John 16:29 describes a moment when “Jesus’ disciples said, ‘Now you are speaking clearly and without figures of speech. Now we can see that you know all things and that you do not even need to have anyone ask you questions. This makes us believe that you came from God.’”
Jesus knew that there was a proper time to reveal the truth and he knew that once his crucifixion had passed, the time had come for the truth to be made plain.
As Christians, we derive our morals and ethics from the Bible. We seek to preserve the truth. Although our traditions have changed over the centuries, the essential truths of God are passed down from generation to generation.
One of those truths is that God taught Christians to love one another indiscriminately, regardless of their outward characteristics. It is for this reason that Christians were the most vocal and profound advocates of abolition. 
Deuteronomy 10:17-19 provides one such example of God’s love for all people: “For the Lord your God is God of gods and Lord of lords, the great God, mighty and awesome, who shows no partiality and accepts no bribes. He defends the cause of the fatherless and the widow, and loves the foreigner residing among you, giving them food and clothing. And you are to love those who are foreigners, for you yourselves were foreigners in Egypt.”
Not only is this theme of universal “unracialized” love found throughout the Bible, there is a general consensus among scholars that the categories of “White,” “Black,” “Brown,” etc. are products of the modern world and have no place in an analysis of what the Bible’s human scribes would have been thinking about. 
Simply put: despite what some leftists may say, the Biblical worldview provides no room for racism.
That is not to say that the Bible supports the view that feeling any form of discomfort, such as having one’s name mispronounced, is the same “racism.”  Although there have been efforts in recent years to redefine what constitutes racism, the classic understanding of its meaning is connected to the idea of eugenics, or, rather, the “belief that race is a fundamental determinant of human traits and capacities and that racial differences produce an inherent superiority of a particular race.” 
The dilution of the word “racism” has now weakened our ability to identify its evils.

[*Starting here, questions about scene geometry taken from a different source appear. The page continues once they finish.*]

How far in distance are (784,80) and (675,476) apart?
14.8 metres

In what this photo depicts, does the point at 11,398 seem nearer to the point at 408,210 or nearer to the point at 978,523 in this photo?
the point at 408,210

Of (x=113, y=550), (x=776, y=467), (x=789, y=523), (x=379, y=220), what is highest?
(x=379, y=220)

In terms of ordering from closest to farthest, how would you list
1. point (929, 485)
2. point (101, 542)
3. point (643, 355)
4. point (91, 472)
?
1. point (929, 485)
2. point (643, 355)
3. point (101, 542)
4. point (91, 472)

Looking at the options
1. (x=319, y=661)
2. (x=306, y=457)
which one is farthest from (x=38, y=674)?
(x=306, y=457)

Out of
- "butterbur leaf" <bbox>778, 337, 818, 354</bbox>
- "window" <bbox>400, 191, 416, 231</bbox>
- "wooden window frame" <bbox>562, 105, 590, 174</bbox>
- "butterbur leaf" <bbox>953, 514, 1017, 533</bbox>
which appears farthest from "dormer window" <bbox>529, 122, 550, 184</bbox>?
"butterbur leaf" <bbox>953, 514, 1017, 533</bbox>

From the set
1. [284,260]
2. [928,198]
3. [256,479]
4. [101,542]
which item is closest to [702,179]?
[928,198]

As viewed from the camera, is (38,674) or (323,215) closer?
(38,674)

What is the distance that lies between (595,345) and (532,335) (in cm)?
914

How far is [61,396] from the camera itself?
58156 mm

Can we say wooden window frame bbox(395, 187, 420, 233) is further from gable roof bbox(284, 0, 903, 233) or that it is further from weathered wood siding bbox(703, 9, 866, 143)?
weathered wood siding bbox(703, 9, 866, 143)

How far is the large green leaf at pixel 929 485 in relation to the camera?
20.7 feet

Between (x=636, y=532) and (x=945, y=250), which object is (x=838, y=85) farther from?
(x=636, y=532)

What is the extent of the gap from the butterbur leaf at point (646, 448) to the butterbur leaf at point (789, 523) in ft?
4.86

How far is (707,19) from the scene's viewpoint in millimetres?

Now, instead of rooting out the truly evil beliefs of genuine racists, the word is being used to describe discrimination and prejudice, lumping otherwise well-meaning people in with a group that is known for murdering people over their skin color.
Although both discrimination and prejudice are wrong, they are no where near as dangerous as a racial supremacist’s views. While many are lulled into believing that such views are a thing of the past, this kind of racism is hardly extinct. In fact, the American public was reminded of this recently when a road rage incident led a White motorist to threaten a Black off-duty police officer and his son, screaming “You’ll never be White! You’ll never be White!” 
No, Christianity is not racist, in fact it calls us to push back on the evils of this racism. Furthermore, we must not allow definitional arguments to confuse us or lead us to believe that the vicious evil of this form of racism is dead, we must speak the Biblical truth that racism is evil while fulfilling the command to love one another.
We ought to uphold what Ephesians 4:15 teaches us: “speaking the truth in love, we will grow to become in every respect the mature body of him who is the head, that is, Christ.”